**Listed entries:**
------------------------------------------------------------
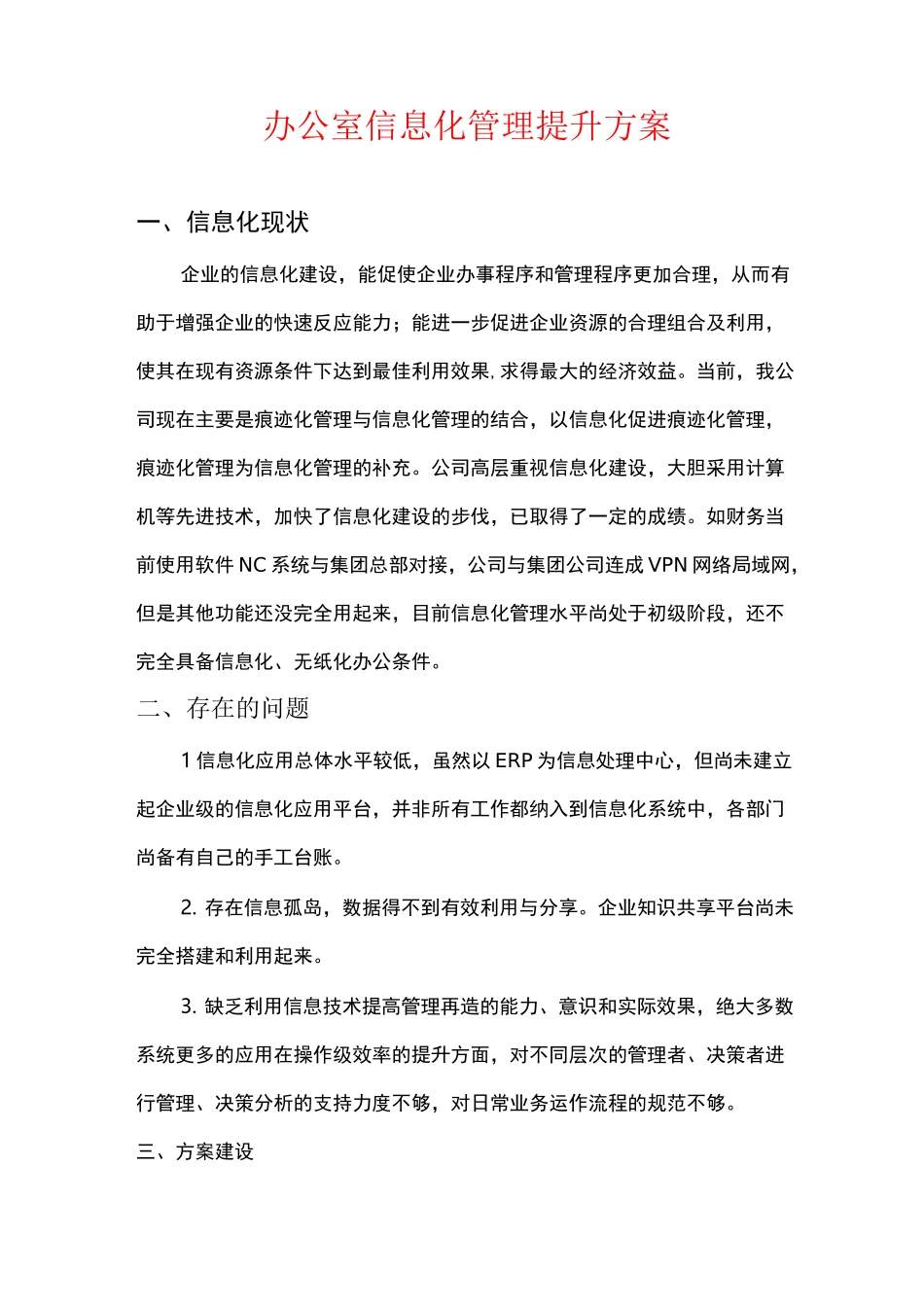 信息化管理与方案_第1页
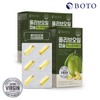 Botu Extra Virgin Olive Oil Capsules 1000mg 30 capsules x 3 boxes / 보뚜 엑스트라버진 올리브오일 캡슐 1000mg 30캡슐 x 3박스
------------------------------------------------------------
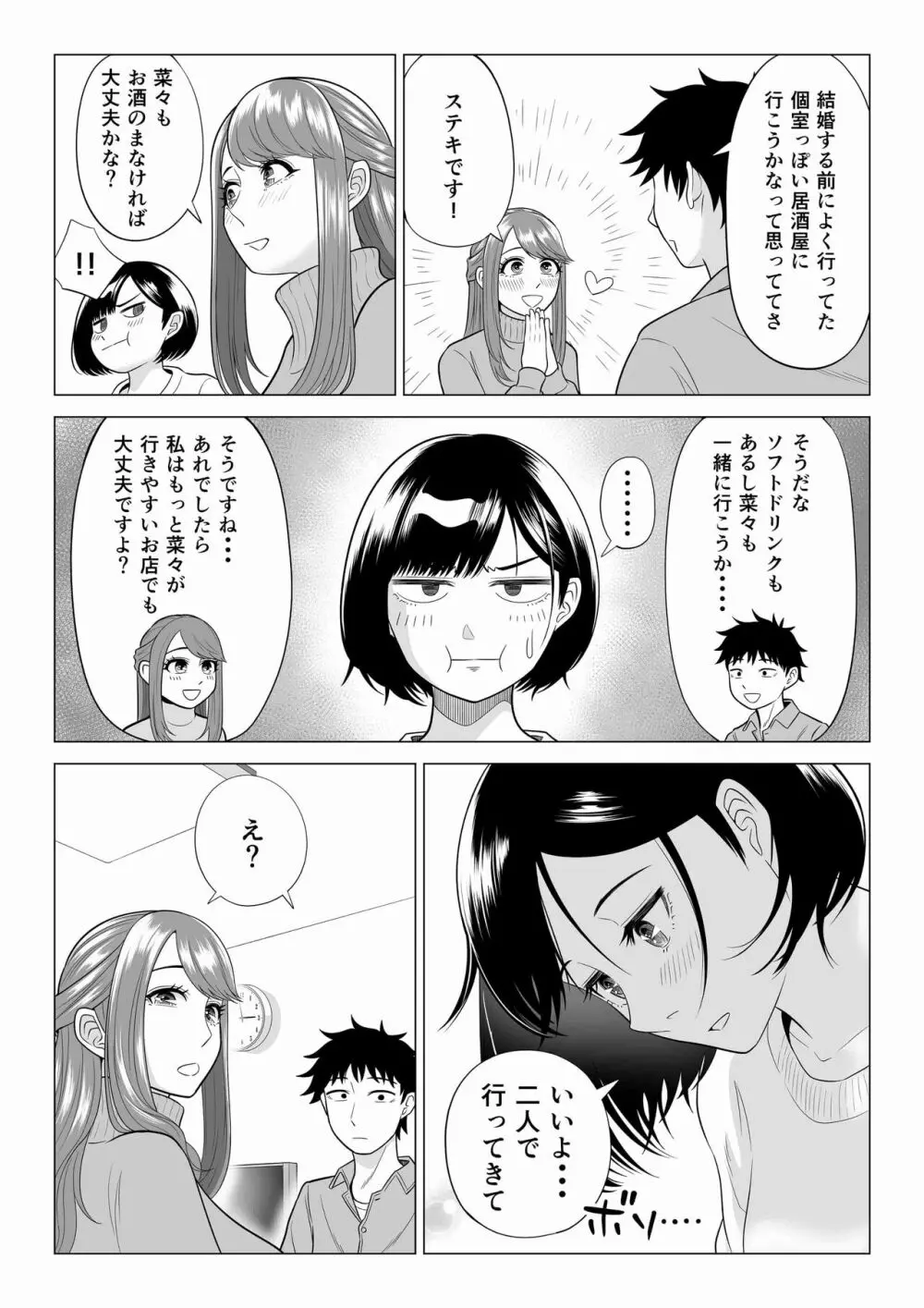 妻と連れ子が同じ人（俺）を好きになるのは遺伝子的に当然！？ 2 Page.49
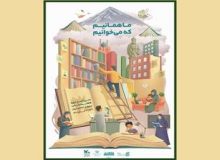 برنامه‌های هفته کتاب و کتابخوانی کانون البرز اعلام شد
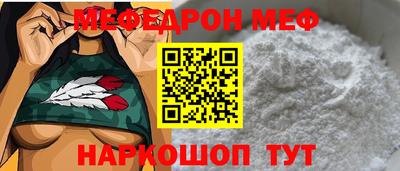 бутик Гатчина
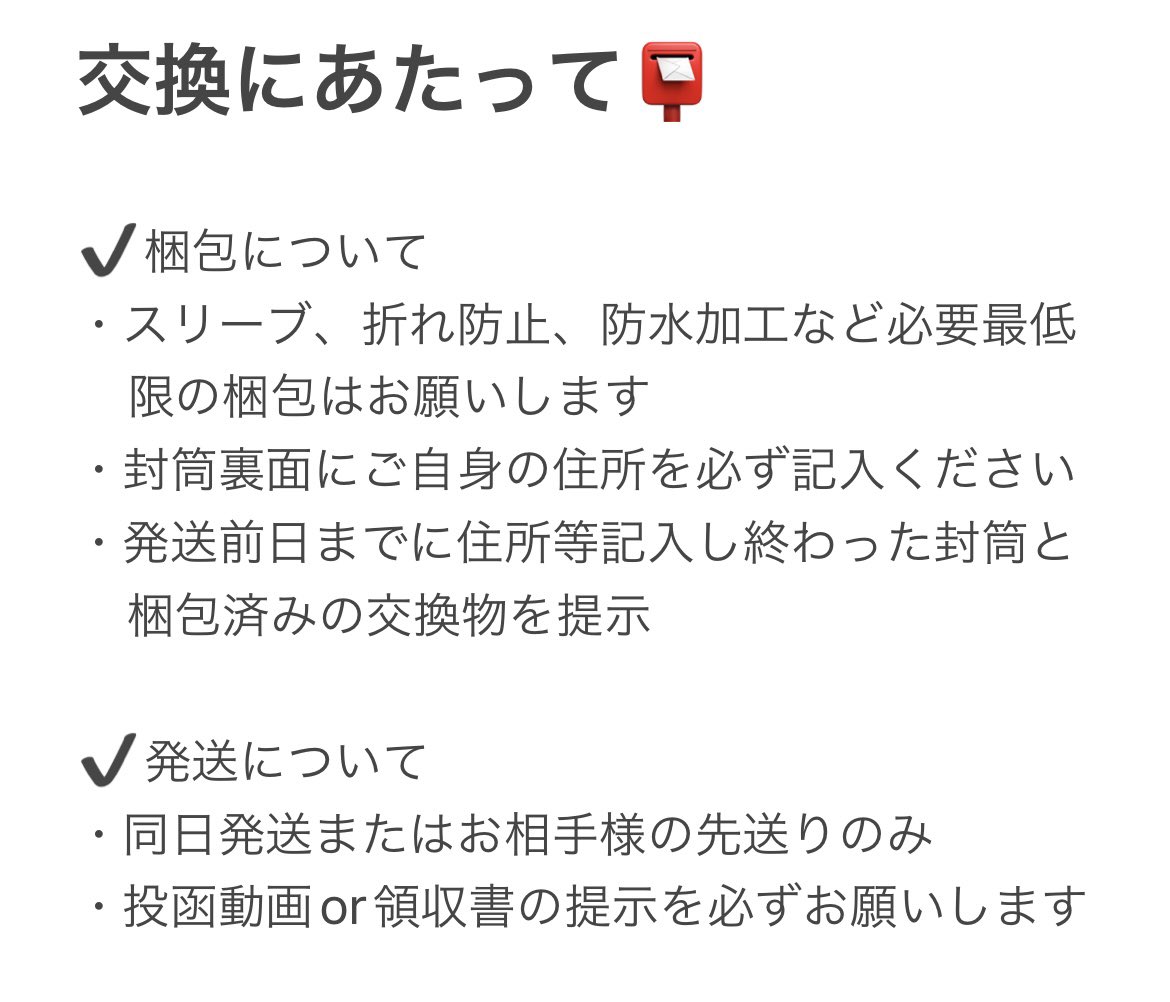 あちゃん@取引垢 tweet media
------------------------------------------------------------
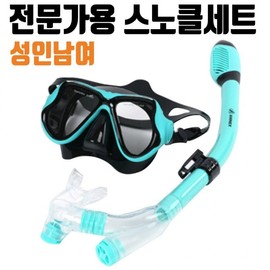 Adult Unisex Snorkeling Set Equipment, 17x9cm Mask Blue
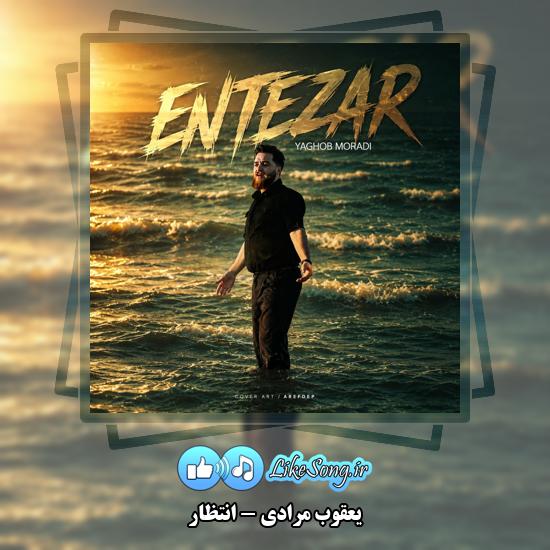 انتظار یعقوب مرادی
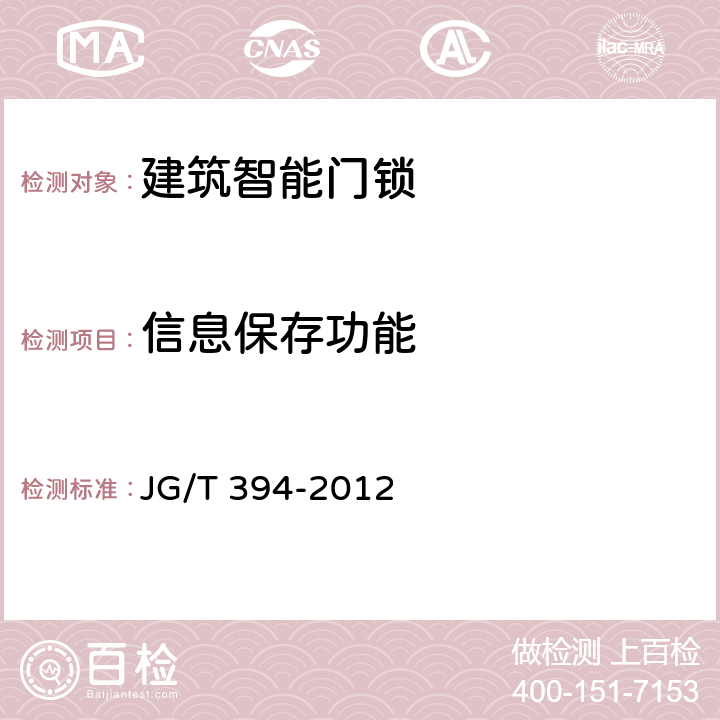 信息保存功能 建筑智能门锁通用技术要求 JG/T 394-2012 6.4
------------------------------------------------------------
**Instructions to follow:**
From the line holding "انتظار یعقوب مرادی" to the line holding "信息保存功能 建筑智能门锁通用技术要求 JG/T 394-2012 6.4", both included, retype the entries above exactly and drop the pictures.

**Output of the exercise:**
 انتظار یعقوب مرادی
 信息保存功能 建筑智能门锁通用技术要求 JG/T 394-2012 6.4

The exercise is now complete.